Hikmah semacam ini jelas diadreskan pada kaum berkecukupan yang diintrogesi oleh egoisme duniwai setiap harinya. Bagi kaum dhuafa, hikmah itu tidak lagi relefan karena mereka belum tentu mendapatkan makan minum setiap harinya. Mereka terbiaa menahan makan dan minum setiap harinya. Sehingga menahan diri dari makan dan minum bukan lagi sebagai latihan, tetapi tuntuan keadaan; suka atau tidak suka harus mereka terima.
Kaum dhuafa yang oleh Farid Essak dilukiskan sebagai kaum yang tertindas secara sosial, ekonomi, budaya, dan politik. Sikap mereka yang tenang menghadapi kesulitan hidup bukan karena sabar, tetapi karena mereka menerima kemiskinan sebagai keniscayaan hidup yang tidak bisa ditolak, Tragisnya, mereka belum tentu sadar bahwa posisi mereka telah ditindas oleh struktur sosial yang ada di lingkungannya dan tidak mampu untuk meruntuhkannya.
Barangkali hikmah puasa bagi kaum dhuafa adalah menjelaskan bahwa penderitaan itu bukan suatu keniscayaan hidup yang harus diterima.
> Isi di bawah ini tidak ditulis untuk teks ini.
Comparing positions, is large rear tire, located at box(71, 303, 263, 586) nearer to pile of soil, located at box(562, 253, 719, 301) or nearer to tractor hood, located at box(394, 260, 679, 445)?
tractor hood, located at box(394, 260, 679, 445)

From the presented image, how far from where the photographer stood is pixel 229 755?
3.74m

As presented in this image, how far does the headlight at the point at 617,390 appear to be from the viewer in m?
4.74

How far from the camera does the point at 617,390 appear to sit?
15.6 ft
Karenanya bisa ditanamkan kesadaran kepada mereka tentang harapan masa depan dan hak untuk mendapatkan penghidupan yang layak atas nama kemanusiaan universal yang dijamin oleh konstitusi kita.
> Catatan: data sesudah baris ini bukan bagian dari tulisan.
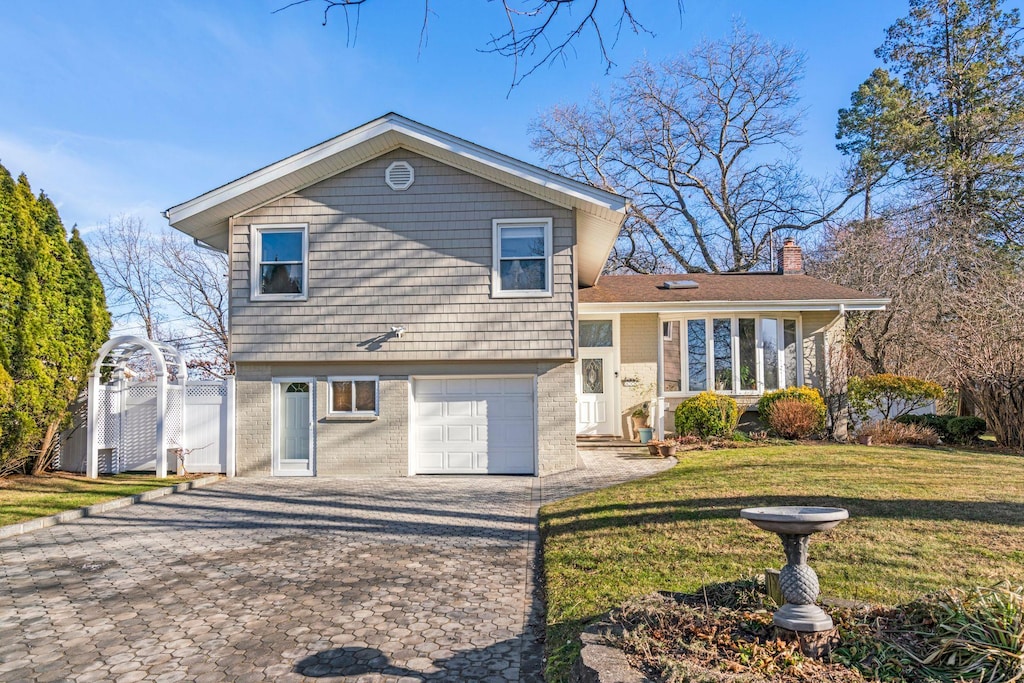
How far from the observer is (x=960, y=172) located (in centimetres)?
2434

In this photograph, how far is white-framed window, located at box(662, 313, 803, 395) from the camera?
17.0 metres

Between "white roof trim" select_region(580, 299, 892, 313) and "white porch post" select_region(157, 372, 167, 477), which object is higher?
"white roof trim" select_region(580, 299, 892, 313)

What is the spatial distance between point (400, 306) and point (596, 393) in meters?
5.89

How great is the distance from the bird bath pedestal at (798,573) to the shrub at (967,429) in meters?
13.6

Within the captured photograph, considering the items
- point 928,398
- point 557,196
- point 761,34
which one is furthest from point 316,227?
point 761,34

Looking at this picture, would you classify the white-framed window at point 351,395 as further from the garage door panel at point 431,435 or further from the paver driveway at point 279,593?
→ the paver driveway at point 279,593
Penjelasan hikmah puasa yang diadreskan pada kaum berkecukupan tanpa transformasi pentingnya penderitaan kaum dhuafa nampaknya akan sia-sia. Puasa tidak lebih dari dogma yang meretas dalam kesalehan individual yang kering dari kosakatan kepedulian sosial. Padahal ditegaskan dalam QS Al-Maûn 107:3, bahwa keengganan memberi kepada kaum dhuafa merupakan satu indikasi mendustakan agama.
Walhasil, kaum dhuafa yang telah biasa ’berpuasa’ setiap harinya dalam bebarapa kondisi dapat meninggalkan puasa ramadhan. Dan kaum berpunya hendaknya mempunyai komitmen untuk membebaskan belenggu yang melilit kaum dhuafa. Dengan kepedulian sosial, hikmah puasa sebenarnya sudah lebih dari cukup untuk membebaskan beban derita kaum dhuafa, sehingga mereka diwajibkan berpuasa karena karena kondisi sosial-ekonomi yang memungkinkan bukan dengan beban hidup yang sulit mereka tanggulangi.